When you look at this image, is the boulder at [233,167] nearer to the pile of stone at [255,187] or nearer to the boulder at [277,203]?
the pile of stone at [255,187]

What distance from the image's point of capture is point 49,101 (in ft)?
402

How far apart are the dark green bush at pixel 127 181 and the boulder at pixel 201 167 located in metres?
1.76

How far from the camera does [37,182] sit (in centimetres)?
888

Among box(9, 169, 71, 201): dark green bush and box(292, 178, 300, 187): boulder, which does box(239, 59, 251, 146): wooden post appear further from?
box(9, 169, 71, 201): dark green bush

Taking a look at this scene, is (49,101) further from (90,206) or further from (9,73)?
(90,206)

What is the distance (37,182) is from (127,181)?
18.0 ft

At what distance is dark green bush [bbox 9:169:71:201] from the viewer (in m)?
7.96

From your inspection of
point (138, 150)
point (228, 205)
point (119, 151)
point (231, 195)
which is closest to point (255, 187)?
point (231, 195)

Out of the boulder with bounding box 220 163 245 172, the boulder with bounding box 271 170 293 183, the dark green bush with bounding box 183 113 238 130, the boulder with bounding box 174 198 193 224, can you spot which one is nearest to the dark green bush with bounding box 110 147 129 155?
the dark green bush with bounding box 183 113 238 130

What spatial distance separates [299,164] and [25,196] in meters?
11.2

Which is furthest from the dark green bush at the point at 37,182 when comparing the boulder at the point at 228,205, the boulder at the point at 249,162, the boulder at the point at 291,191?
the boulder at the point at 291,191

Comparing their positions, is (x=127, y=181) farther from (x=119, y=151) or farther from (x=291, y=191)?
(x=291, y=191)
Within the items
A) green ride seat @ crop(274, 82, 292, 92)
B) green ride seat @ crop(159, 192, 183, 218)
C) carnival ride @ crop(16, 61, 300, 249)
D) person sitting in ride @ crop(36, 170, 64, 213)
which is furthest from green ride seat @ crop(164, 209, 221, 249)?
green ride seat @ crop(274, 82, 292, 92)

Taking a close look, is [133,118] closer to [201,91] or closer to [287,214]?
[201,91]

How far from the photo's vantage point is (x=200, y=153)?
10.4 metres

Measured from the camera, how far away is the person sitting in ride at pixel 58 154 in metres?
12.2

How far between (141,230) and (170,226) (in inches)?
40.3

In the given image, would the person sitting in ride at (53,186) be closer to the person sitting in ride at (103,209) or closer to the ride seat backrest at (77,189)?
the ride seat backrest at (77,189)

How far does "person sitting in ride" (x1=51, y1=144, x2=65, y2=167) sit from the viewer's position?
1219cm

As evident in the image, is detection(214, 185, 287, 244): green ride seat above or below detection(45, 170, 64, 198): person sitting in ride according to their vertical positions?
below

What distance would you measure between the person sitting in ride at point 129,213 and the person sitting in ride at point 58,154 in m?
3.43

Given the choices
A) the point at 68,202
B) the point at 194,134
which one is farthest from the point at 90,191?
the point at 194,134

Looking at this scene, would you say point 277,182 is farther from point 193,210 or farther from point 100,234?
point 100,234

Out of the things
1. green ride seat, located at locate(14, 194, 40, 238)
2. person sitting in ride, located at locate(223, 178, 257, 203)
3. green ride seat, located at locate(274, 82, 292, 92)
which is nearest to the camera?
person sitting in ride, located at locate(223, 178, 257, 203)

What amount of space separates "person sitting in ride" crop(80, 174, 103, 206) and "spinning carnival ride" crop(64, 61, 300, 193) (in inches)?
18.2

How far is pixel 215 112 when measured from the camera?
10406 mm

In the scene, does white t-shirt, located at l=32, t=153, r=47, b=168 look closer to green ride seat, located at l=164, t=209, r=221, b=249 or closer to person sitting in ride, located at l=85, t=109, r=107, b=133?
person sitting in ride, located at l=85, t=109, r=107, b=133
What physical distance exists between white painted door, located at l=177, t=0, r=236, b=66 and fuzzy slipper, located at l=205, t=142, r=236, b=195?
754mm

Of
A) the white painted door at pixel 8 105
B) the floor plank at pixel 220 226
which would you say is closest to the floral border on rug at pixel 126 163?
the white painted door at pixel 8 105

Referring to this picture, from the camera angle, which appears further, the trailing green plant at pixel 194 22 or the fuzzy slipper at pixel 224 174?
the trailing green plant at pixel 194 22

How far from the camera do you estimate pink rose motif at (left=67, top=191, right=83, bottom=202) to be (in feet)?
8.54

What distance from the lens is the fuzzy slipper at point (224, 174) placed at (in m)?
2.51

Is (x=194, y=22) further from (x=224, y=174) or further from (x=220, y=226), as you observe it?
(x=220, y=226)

Given exercise
All of the records must be repeated exactly.

Task answer
When you look at this image, is the boulder at [233,167] nearer to the pile of stone at [255,187] or nearer to the boulder at [277,203]?
the pile of stone at [255,187]

What distance from the image's point of capture is point 49,101 (in ft)?
402

How far apart are the dark green bush at pixel 127 181 and the boulder at pixel 201 167 located in metres?
1.76

How far from the camera does [37,182] sit (in centimetres)?
888

Among box(9, 169, 71, 201): dark green bush and box(292, 178, 300, 187): boulder, which does box(239, 59, 251, 146): wooden post appear further from?
box(9, 169, 71, 201): dark green bush

Taking a look at this scene, is (49,101) further from (90,206) or further from (9,73)?
(90,206)

What is the distance (37,182) is from (127,181)?
18.0 ft

At what distance is dark green bush [bbox 9:169:71:201] from the viewer (in m)?
7.96

From your inspection of
point (138, 150)
point (228, 205)
point (119, 151)
point (231, 195)
which is closest to point (255, 187)?
point (231, 195)

Out of the boulder with bounding box 220 163 245 172, the boulder with bounding box 271 170 293 183, the dark green bush with bounding box 183 113 238 130, the boulder with bounding box 174 198 193 224, can you spot which one is nearest to the dark green bush with bounding box 110 147 129 155?
the dark green bush with bounding box 183 113 238 130

What spatial distance separates [299,164] and [25,196] in meters?
11.2

Which is furthest from the dark green bush at the point at 37,182 when comparing the boulder at the point at 228,205, the boulder at the point at 249,162, the boulder at the point at 291,191?
the boulder at the point at 291,191

Comparing their positions, is (x=127, y=181) farther from (x=119, y=151) or farther from (x=291, y=191)?
(x=291, y=191)
Within the items
A) green ride seat @ crop(274, 82, 292, 92)
B) green ride seat @ crop(159, 192, 183, 218)
C) carnival ride @ crop(16, 61, 300, 249)
D) person sitting in ride @ crop(36, 170, 64, 213)
which is furthest from green ride seat @ crop(164, 209, 221, 249)?
green ride seat @ crop(274, 82, 292, 92)

Taking a close look, is [133,118] closer to [201,91] or closer to [287,214]?
[201,91]

How far from the photo's vantage point is (x=200, y=153)?
10.4 metres

Measured from the camera, how far away is the person sitting in ride at pixel 58 154 in metres?
12.2

How far between (141,230) and (170,226) (in inches)?
40.3

In the given image, would the person sitting in ride at (53,186) be closer to the person sitting in ride at (103,209) or closer to the ride seat backrest at (77,189)?
the ride seat backrest at (77,189)

How far does "person sitting in ride" (x1=51, y1=144, x2=65, y2=167) sit from the viewer's position?
1219cm

As evident in the image, is detection(214, 185, 287, 244): green ride seat above or below detection(45, 170, 64, 198): person sitting in ride according to their vertical positions?
below

What distance would you measure between the person sitting in ride at point 129,213 and the person sitting in ride at point 58,154 in m?
3.43

Given the choices
A) the point at 68,202
B) the point at 194,134
which one is farthest from the point at 90,191?
the point at 194,134

Looking at this scene, would you say point 277,182 is farther from point 193,210 or farther from point 100,234?
point 100,234

Out of the things
1. green ride seat, located at locate(14, 194, 40, 238)
2. person sitting in ride, located at locate(223, 178, 257, 203)
3. green ride seat, located at locate(274, 82, 292, 92)
which is nearest to the camera?
person sitting in ride, located at locate(223, 178, 257, 203)

What amount of space separates "person sitting in ride" crop(80, 174, 103, 206) and "spinning carnival ride" crop(64, 61, 300, 193) (in inches)?
18.2

How far is pixel 215 112 when measured from the camera?
10406 mm

In the scene, does white t-shirt, located at l=32, t=153, r=47, b=168 look closer to green ride seat, located at l=164, t=209, r=221, b=249 or closer to person sitting in ride, located at l=85, t=109, r=107, b=133?
person sitting in ride, located at l=85, t=109, r=107, b=133
What physical distance exists between white painted door, located at l=177, t=0, r=236, b=66 and fuzzy slipper, located at l=205, t=142, r=236, b=195?
754mm

Of
A) the white painted door at pixel 8 105
B) the floor plank at pixel 220 226
which would you say is closest to the floral border on rug at pixel 126 163?
the white painted door at pixel 8 105

Referring to this picture, from the camera angle, which appears further, the trailing green plant at pixel 194 22 or the fuzzy slipper at pixel 224 174?
the trailing green plant at pixel 194 22

How far from the camera do you estimate pink rose motif at (left=67, top=191, right=83, bottom=202) to be (in feet)?
8.54

What distance from the lens is the fuzzy slipper at point (224, 174) placed at (in m)?
2.51

Is (x=194, y=22) further from (x=224, y=174) or further from (x=220, y=226), as you observe it?
(x=220, y=226)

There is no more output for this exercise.